--- Instruction ---
Repeat each entry in full, exactly.

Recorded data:
------------------------------------------------------------

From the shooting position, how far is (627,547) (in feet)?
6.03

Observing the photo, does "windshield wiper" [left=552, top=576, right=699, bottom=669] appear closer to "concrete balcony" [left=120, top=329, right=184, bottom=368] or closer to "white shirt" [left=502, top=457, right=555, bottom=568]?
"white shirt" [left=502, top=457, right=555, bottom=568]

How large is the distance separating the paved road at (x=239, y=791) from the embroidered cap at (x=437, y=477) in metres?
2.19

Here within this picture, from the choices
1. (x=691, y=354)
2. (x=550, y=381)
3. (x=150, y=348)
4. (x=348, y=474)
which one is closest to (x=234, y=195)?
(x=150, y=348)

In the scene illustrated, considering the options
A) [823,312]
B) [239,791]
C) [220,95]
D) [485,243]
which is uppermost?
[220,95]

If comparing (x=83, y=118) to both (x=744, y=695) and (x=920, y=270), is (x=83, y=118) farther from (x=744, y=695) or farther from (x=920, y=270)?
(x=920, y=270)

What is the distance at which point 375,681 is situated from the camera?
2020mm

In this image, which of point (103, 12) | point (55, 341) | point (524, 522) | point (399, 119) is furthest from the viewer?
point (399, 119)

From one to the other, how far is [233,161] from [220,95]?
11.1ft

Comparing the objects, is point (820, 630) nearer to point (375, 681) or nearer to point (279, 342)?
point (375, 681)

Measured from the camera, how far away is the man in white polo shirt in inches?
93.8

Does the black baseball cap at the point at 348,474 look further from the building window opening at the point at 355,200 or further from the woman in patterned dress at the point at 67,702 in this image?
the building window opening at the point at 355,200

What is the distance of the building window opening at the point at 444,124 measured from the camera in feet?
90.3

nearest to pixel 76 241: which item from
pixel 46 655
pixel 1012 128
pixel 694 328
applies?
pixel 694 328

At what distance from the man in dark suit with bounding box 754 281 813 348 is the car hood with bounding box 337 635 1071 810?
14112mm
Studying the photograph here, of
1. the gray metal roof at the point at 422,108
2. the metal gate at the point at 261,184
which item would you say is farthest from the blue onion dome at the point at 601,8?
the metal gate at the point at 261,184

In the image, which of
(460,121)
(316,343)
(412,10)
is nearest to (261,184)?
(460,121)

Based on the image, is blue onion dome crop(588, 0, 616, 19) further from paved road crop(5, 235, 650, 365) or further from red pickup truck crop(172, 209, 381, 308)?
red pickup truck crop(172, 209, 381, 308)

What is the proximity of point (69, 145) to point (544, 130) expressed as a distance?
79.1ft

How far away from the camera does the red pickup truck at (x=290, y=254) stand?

------------------------------------------------------------

--- The completed task ---
From the shooting position, how far is (627,547) (in feet)?
6.03

Observing the photo, does "windshield wiper" [left=552, top=576, right=699, bottom=669] appear closer to "concrete balcony" [left=120, top=329, right=184, bottom=368] or closer to "white shirt" [left=502, top=457, right=555, bottom=568]?
"white shirt" [left=502, top=457, right=555, bottom=568]

How large is the distance separating the paved road at (x=239, y=791) from the embroidered cap at (x=437, y=477) in metres?
2.19

Here within this picture, from the choices
1. (x=691, y=354)
2. (x=550, y=381)
3. (x=150, y=348)
4. (x=348, y=474)
which one is closest to (x=234, y=195)?
(x=150, y=348)

In the scene illustrated, considering the options
A) [823,312]
B) [239,791]
C) [220,95]
D) [485,243]
which is uppermost?
[220,95]

If comparing (x=83, y=118) to both (x=744, y=695) and (x=920, y=270), is (x=83, y=118) farther from (x=744, y=695) or farther from (x=920, y=270)?
(x=920, y=270)

What is the distance at which point 375,681 is situated from the camera?
2020mm

In this image, which of point (103, 12) | point (55, 341) | point (524, 522) | point (399, 119) is furthest from the viewer?
point (399, 119)

From one to the other, how far is [233,161] from [220,95]?
11.1ft

Comparing the objects, is point (820, 630) nearer to point (375, 681) or nearer to point (279, 342)?
point (375, 681)

Measured from the camera, how far away is the man in white polo shirt in inches?
93.8

Does the black baseball cap at the point at 348,474 look further from the building window opening at the point at 355,200 or further from the woman in patterned dress at the point at 67,702 in this image?
the building window opening at the point at 355,200

What is the distance of the building window opening at the point at 444,124 measured from the camera in feet?
90.3

nearest to pixel 76 241: which item from
pixel 46 655
pixel 1012 128
pixel 694 328
applies?
pixel 694 328

At what distance from the man in dark suit with bounding box 754 281 813 348 is the car hood with bounding box 337 635 1071 810?
14112mm
Studying the photograph here, of
1. the gray metal roof at the point at 422,108
2. the metal gate at the point at 261,184
which item would you say is farthest from the blue onion dome at the point at 601,8?
the metal gate at the point at 261,184

In the image, which of
(460,121)
(316,343)
(412,10)
is nearest to (261,184)?
(460,121)

Based on the image, is blue onion dome crop(588, 0, 616, 19) further from paved road crop(5, 235, 650, 365) or further from red pickup truck crop(172, 209, 381, 308)?
red pickup truck crop(172, 209, 381, 308)

What is the proximity of point (69, 145) to point (544, 130) expressed as a distance?
79.1ft

How far away from the camera does the red pickup truck at (x=290, y=254) stand?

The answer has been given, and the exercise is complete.